-- PROBLEM TO WORK ON --
Retype every line of the data below without any changes, leaving the pictures out of your answer.
-- GIVEN ENTRIES follows --
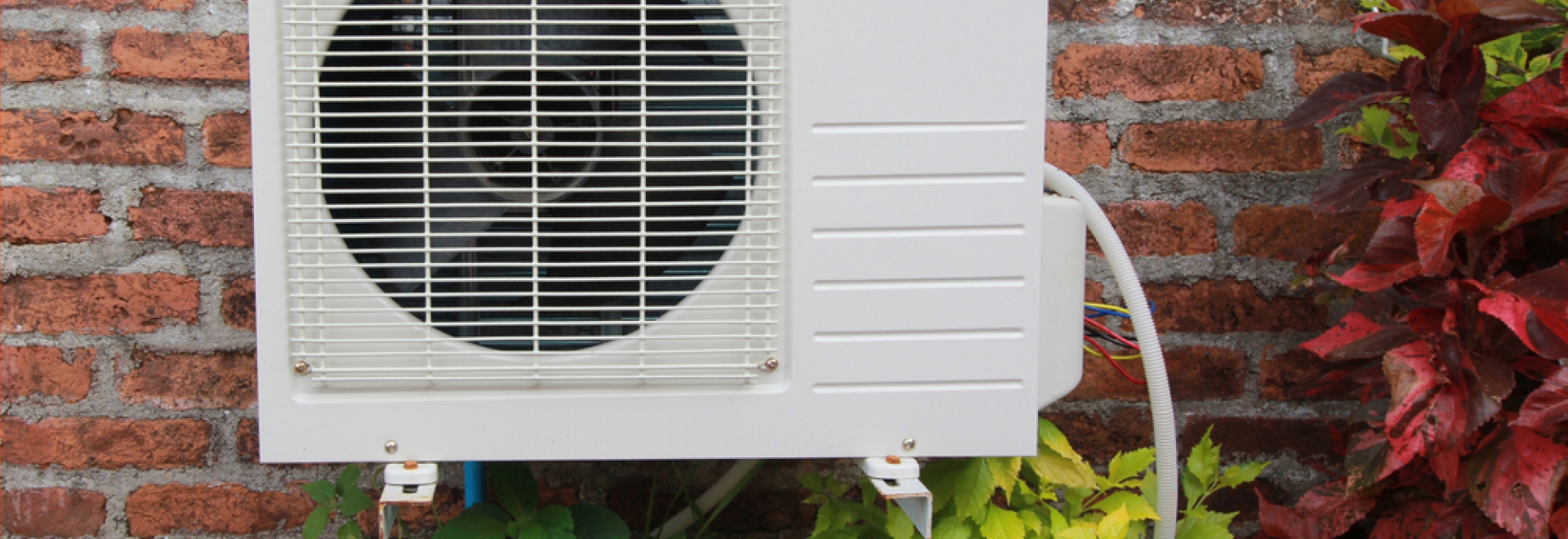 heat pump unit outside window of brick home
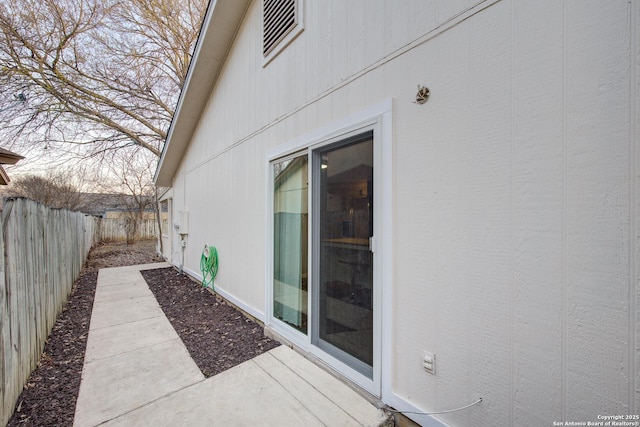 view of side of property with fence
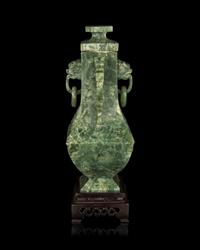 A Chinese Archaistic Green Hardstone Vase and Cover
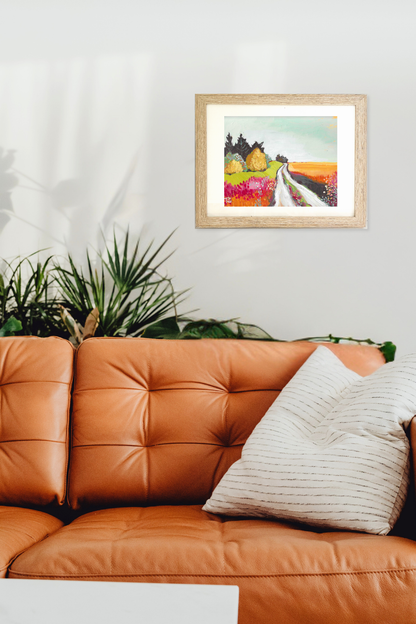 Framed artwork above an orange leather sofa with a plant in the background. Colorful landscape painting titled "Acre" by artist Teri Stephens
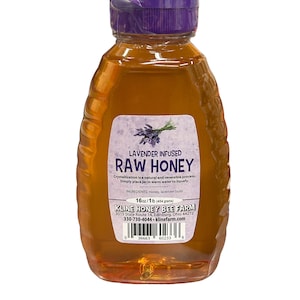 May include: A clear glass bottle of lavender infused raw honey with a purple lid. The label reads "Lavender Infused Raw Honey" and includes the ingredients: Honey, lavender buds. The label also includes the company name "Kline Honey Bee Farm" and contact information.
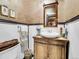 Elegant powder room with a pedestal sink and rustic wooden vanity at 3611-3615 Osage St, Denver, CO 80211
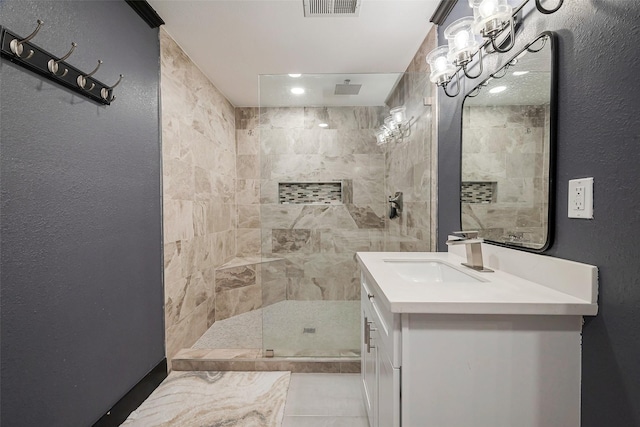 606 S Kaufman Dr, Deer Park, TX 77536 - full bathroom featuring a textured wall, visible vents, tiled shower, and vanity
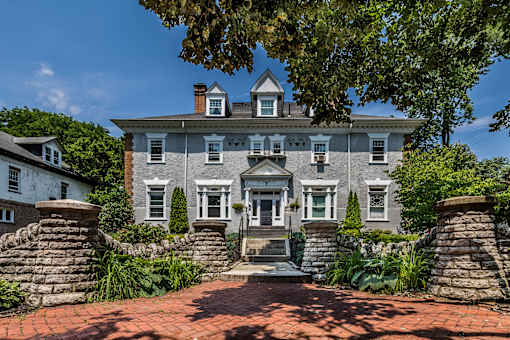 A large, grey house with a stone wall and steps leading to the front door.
-- GIVEN ENTRIES concluded --
-- REPLY --
 heat pump unit outside window of brick home
 view of side of property with fence
 A Chinese Archaistic Green Hardstone Vase and Cover
 Framed artwork above an orange leather sofa with a plant in the background. Colorful landscape painting titled "Acre" by artist Teri Stephens
 May include: A clear glass bottle of lavender infused raw honey with a purple lid. The label reads "Lavender Infused Raw Honey" and includes the ingredients: Honey, lavender buds. The label also includes the company name "Kline Honey Bee Farm" and contact information.
 Elegant powder room with a pedestal sink and rustic wooden vanity at 3611-3615 Osage St, Denver, CO 80211
 606 S Kaufman Dr, Deer Park, TX 77536 - full bathroom featuring a textured wall, visible vents, tiled shower, and vanity
 A large, grey house with a stone wall and steps leading to the front door.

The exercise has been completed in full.